Your assignment:
Which lines of the data below include the string "didáctico"? Return each of them.

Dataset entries
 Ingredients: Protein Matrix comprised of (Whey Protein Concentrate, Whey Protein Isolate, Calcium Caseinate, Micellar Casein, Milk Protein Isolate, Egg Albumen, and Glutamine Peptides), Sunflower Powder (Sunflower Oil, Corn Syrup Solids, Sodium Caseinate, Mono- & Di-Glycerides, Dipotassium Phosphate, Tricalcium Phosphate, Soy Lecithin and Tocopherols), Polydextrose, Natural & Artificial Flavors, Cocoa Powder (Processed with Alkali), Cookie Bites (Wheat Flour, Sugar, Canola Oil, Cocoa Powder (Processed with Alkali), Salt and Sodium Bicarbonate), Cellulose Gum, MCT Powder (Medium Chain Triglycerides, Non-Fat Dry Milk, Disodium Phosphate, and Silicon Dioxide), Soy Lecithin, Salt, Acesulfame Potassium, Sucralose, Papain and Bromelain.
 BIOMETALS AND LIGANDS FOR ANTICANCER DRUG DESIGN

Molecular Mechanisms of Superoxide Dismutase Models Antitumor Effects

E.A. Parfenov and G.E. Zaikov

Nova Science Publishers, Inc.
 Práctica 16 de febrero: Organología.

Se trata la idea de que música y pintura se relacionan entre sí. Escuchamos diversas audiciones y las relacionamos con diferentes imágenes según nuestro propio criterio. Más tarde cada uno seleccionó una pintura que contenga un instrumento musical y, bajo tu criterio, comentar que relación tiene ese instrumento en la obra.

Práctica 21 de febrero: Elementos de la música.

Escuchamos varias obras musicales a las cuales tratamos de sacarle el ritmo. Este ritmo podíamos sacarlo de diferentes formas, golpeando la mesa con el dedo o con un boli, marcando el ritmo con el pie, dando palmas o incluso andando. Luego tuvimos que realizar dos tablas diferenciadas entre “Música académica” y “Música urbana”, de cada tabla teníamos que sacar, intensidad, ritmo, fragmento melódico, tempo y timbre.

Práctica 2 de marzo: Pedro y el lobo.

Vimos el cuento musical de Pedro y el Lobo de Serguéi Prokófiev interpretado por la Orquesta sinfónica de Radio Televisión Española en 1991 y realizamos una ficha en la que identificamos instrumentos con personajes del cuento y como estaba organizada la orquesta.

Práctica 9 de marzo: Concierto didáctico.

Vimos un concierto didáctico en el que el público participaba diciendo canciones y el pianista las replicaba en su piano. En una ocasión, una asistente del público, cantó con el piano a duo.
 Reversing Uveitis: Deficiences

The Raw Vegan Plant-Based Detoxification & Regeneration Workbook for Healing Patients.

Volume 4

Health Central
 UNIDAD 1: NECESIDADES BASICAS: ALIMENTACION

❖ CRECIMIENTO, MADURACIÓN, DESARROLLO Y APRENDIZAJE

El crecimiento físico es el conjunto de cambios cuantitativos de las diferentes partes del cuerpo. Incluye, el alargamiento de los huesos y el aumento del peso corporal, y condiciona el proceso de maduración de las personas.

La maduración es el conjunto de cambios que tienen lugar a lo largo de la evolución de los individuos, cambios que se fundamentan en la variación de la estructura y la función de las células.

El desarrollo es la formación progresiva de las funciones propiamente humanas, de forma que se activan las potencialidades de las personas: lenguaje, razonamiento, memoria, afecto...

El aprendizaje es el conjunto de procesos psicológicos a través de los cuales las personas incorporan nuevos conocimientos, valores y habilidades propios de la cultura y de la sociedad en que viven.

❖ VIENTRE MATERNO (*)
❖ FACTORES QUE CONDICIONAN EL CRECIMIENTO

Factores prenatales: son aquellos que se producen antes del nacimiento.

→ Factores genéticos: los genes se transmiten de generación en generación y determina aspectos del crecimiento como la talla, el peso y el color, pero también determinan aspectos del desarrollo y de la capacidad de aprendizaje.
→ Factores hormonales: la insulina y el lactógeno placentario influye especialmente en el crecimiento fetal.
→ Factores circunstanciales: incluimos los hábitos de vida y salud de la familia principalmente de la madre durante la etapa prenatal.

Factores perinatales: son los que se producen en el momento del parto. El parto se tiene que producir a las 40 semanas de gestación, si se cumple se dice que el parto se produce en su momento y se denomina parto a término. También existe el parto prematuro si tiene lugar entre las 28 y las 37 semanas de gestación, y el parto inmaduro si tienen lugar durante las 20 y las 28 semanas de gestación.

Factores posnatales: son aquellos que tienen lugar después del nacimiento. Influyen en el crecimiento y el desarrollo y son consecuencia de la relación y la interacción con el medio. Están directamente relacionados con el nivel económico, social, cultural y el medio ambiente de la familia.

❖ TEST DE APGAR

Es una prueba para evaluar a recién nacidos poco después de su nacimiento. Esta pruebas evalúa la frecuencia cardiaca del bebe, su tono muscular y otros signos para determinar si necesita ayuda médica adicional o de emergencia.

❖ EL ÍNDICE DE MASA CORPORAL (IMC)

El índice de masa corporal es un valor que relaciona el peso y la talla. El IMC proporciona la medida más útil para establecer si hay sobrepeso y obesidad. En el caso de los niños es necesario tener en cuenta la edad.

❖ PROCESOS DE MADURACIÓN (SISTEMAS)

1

Answer:
Práctica 9 de marzo: Concierto didáctico.
Vimos un concierto didáctico en el que el público participaba diciendo canciones y el pianista las replicaba en su piano. En una ocasión, una asistente del público, cantó con el piano a duo.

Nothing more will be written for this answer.